GitHub - Graendal/Wikipedia-Philosophy: Graphing Wikipedia chains according to xkcd/903

Branches Tags

Name		Name	Last commit message	Last commit date
Latest commit History 7 Commits
README.txt		README.txt
wikipage.py		wikipage.py

Repository files navigation

Disclaimer: I'm not really a programmer at all so I'm sure most of this is really really ugly code. Sorry! I learned almost everything I needed to do this as I was doing it. So I apologize for ugly code and non-standard comments and whatever other etiquette I'm breaching.

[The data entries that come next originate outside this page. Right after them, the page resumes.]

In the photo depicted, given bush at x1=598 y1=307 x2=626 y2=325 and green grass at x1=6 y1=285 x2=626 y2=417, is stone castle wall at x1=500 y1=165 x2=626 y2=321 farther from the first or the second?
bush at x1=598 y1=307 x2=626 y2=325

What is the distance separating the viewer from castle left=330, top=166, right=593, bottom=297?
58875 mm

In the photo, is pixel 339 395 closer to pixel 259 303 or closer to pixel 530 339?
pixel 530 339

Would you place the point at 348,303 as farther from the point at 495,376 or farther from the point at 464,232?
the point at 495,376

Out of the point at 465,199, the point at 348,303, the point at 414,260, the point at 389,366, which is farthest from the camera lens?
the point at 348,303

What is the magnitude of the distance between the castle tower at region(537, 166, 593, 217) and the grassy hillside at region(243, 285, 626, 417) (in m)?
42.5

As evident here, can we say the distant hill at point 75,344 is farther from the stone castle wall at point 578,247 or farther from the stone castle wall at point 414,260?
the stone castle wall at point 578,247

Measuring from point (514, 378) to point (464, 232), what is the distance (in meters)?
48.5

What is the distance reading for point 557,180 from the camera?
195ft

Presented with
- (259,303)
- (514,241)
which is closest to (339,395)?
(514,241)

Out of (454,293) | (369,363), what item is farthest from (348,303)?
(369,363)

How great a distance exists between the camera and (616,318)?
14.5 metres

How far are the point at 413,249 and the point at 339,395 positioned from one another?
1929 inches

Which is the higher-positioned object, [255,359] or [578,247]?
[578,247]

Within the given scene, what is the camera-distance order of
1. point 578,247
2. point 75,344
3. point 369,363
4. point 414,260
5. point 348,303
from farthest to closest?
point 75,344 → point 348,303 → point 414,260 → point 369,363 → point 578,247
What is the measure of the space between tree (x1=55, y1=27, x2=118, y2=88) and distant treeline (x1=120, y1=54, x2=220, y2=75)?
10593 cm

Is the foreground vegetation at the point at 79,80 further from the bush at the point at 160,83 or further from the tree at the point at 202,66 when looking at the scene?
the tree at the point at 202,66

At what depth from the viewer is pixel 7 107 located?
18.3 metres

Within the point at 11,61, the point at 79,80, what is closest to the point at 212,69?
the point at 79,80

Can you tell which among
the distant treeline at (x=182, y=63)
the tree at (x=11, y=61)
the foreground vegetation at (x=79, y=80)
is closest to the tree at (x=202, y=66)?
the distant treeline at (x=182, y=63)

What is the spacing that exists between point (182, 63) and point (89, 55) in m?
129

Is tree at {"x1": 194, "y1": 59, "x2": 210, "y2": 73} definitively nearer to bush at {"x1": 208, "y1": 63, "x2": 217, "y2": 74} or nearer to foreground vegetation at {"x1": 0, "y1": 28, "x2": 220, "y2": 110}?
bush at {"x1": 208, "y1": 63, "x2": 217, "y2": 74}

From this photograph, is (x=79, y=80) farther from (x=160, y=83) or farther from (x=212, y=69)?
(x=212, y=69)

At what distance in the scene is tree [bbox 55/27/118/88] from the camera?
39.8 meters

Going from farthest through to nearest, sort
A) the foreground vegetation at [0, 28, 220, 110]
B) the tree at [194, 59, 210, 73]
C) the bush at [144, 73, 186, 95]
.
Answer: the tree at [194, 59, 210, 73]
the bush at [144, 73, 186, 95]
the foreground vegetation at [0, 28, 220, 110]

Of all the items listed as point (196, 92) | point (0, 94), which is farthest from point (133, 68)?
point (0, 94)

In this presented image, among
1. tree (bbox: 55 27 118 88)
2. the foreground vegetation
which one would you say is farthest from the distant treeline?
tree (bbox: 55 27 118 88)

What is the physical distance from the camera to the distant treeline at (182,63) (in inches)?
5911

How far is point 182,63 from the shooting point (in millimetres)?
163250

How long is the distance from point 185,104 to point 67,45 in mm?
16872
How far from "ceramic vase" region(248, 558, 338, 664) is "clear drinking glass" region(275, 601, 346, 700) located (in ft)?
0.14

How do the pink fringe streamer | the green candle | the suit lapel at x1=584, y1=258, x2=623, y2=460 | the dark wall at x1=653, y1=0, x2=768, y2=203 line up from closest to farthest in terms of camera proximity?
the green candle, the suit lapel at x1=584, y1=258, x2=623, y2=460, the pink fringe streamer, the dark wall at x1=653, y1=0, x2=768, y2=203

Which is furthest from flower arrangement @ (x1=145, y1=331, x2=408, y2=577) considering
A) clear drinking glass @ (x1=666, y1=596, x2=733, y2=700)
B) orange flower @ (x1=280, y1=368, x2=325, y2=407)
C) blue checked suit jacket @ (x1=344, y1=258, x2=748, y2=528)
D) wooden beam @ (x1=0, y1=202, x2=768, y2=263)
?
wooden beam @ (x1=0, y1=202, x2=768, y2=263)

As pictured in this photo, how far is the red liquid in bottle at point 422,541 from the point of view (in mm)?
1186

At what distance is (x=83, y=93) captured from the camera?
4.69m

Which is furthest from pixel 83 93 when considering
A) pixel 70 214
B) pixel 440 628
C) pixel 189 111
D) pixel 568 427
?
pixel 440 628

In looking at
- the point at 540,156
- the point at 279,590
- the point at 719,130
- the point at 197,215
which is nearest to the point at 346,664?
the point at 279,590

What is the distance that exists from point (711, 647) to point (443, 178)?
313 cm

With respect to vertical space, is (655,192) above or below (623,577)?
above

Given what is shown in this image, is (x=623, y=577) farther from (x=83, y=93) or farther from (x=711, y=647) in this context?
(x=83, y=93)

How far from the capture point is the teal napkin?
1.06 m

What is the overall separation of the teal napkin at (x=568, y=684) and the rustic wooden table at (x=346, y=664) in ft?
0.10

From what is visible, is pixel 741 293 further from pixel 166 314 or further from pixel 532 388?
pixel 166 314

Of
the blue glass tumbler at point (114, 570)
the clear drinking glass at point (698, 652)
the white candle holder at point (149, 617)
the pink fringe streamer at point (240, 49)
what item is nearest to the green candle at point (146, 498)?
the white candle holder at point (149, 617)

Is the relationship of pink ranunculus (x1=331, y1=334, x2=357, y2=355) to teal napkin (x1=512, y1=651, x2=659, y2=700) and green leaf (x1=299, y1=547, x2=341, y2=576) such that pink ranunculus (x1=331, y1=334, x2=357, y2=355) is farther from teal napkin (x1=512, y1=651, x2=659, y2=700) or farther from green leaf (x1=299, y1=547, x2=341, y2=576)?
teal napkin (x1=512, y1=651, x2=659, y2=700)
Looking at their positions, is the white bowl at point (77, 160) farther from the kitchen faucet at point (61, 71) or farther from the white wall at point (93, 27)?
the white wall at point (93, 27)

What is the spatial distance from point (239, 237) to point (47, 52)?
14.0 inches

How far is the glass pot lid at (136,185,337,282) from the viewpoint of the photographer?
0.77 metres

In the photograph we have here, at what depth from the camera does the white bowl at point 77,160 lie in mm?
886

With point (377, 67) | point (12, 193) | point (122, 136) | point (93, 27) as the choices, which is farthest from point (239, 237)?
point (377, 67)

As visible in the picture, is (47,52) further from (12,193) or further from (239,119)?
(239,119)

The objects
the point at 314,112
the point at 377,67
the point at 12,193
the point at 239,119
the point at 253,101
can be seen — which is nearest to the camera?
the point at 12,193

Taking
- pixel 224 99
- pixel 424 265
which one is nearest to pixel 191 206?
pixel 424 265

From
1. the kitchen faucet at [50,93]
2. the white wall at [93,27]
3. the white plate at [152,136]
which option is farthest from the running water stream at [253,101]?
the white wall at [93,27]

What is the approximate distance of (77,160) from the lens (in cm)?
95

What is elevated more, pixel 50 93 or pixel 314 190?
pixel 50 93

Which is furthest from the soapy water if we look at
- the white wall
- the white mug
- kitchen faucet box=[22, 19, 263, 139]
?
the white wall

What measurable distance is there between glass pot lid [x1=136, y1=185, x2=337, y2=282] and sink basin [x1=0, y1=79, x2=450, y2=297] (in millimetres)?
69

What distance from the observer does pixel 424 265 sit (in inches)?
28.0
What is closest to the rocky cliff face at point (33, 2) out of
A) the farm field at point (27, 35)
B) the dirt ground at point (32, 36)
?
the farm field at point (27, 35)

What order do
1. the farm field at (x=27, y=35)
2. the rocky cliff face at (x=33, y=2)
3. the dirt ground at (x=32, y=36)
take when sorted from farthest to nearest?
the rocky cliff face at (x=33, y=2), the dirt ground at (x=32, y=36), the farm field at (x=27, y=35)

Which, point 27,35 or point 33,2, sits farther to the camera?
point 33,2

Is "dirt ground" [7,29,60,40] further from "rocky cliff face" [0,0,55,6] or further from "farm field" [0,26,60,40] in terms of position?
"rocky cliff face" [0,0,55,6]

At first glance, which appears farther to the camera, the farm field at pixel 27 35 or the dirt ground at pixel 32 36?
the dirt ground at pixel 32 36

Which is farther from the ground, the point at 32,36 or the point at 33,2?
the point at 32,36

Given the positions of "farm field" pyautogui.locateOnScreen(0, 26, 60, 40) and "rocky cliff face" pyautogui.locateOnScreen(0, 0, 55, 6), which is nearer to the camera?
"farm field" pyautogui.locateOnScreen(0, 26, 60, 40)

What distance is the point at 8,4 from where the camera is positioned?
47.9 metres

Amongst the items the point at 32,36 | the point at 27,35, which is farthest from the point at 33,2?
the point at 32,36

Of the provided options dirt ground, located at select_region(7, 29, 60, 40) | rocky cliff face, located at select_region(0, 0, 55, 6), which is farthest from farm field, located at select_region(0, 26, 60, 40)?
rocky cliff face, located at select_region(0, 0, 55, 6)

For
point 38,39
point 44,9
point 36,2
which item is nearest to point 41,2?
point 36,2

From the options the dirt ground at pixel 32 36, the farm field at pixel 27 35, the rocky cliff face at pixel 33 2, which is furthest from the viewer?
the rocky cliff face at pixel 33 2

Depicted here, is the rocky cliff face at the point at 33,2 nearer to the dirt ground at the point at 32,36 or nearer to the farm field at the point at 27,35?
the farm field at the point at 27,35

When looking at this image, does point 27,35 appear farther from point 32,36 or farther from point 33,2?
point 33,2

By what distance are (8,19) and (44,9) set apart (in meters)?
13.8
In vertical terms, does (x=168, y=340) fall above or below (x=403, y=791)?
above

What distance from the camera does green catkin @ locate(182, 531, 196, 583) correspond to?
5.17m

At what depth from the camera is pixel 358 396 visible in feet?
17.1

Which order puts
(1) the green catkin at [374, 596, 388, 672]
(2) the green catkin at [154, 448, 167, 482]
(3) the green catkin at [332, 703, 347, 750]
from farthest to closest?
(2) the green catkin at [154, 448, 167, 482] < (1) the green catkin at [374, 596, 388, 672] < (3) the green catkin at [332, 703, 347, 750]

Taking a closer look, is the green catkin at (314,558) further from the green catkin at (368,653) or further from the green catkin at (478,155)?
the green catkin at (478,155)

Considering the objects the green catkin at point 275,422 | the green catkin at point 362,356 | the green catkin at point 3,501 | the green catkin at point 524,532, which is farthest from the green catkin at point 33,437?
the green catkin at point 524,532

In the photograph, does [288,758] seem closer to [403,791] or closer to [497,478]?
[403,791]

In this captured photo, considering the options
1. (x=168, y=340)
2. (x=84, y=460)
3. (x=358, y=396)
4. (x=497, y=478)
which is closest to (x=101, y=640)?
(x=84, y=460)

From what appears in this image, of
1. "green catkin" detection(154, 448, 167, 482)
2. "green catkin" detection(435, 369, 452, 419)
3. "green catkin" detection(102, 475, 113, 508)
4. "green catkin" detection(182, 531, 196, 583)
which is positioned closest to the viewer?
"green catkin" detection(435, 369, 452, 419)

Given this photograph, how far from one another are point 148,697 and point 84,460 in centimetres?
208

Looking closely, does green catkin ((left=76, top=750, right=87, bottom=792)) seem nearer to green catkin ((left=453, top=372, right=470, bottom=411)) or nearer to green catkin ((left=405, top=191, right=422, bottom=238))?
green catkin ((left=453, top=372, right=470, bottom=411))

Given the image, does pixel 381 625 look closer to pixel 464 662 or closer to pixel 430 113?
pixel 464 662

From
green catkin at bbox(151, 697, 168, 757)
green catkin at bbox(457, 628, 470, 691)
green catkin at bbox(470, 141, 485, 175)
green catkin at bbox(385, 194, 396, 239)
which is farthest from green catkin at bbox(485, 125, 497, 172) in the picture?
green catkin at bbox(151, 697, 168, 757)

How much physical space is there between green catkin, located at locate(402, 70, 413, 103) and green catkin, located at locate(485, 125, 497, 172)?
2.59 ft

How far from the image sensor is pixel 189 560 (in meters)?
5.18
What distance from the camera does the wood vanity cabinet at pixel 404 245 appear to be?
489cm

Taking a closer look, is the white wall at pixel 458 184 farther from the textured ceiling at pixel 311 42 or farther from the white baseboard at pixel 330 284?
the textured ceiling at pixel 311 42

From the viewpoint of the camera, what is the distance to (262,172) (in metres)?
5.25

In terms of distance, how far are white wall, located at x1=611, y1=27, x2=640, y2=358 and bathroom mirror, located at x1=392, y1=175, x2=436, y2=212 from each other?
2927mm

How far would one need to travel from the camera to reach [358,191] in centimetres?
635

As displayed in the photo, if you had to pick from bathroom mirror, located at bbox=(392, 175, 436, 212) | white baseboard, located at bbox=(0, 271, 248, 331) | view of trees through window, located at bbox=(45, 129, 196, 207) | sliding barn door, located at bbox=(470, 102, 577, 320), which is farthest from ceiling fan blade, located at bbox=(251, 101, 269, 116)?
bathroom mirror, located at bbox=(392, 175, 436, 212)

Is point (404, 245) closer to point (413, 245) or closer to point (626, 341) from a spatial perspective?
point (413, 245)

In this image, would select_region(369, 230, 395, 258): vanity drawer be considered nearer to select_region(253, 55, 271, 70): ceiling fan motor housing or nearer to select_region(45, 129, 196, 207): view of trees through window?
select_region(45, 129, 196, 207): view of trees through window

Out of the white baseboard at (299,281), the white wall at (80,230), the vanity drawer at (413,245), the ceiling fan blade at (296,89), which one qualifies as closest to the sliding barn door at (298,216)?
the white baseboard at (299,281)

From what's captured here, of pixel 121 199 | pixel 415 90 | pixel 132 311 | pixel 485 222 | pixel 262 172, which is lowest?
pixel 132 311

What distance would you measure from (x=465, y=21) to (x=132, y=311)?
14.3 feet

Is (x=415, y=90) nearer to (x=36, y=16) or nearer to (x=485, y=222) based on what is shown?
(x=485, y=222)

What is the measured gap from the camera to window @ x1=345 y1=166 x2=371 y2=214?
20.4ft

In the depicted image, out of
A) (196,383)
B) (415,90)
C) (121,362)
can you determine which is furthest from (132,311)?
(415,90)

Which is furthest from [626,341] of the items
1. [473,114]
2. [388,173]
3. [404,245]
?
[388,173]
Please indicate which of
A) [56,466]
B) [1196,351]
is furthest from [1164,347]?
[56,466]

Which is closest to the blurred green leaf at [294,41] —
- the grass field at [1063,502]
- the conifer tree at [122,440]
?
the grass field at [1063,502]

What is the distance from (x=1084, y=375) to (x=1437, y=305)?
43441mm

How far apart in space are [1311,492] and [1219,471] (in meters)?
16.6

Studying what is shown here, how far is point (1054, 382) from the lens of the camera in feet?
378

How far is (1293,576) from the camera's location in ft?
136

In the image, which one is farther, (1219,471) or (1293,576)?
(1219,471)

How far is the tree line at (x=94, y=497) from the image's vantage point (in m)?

This program is inspired by the alt-text of the xkcd comic www.xkcd.com/903. The idea is that if you pick a random wikipedia page and click the first non-italic, non-parenthetical link in the article text, you will eventually reach the page for philosophy. I was curious about how often this happened and what kinds of chains there might be, so I wrote this program to pick a random wikipedia page and record graph data in a .csv file about which pages link to what other pages in this way. I then used Gephi to interpret the graph data and make some pretty graphs, but that is way beyond my ability to include in the code itself. Basically on each page the program just grabs the HTML and cuts out all the pieces of it where it might find inappropriate links, such as parentheticals, italics, tables, and sidebars. Then it picks the first link it finds, records the new edge, and goes to that page and does it again. It stops going down a chain when it hits a page it's already seen (or a page without any links), and it stops altogether when it's found the specified number of chains. If you keep using the same .csv file, it will keep track of pages it's recorded on previous runs, too. So you can run it again to gather more data without worrying about repeating anything you've already done.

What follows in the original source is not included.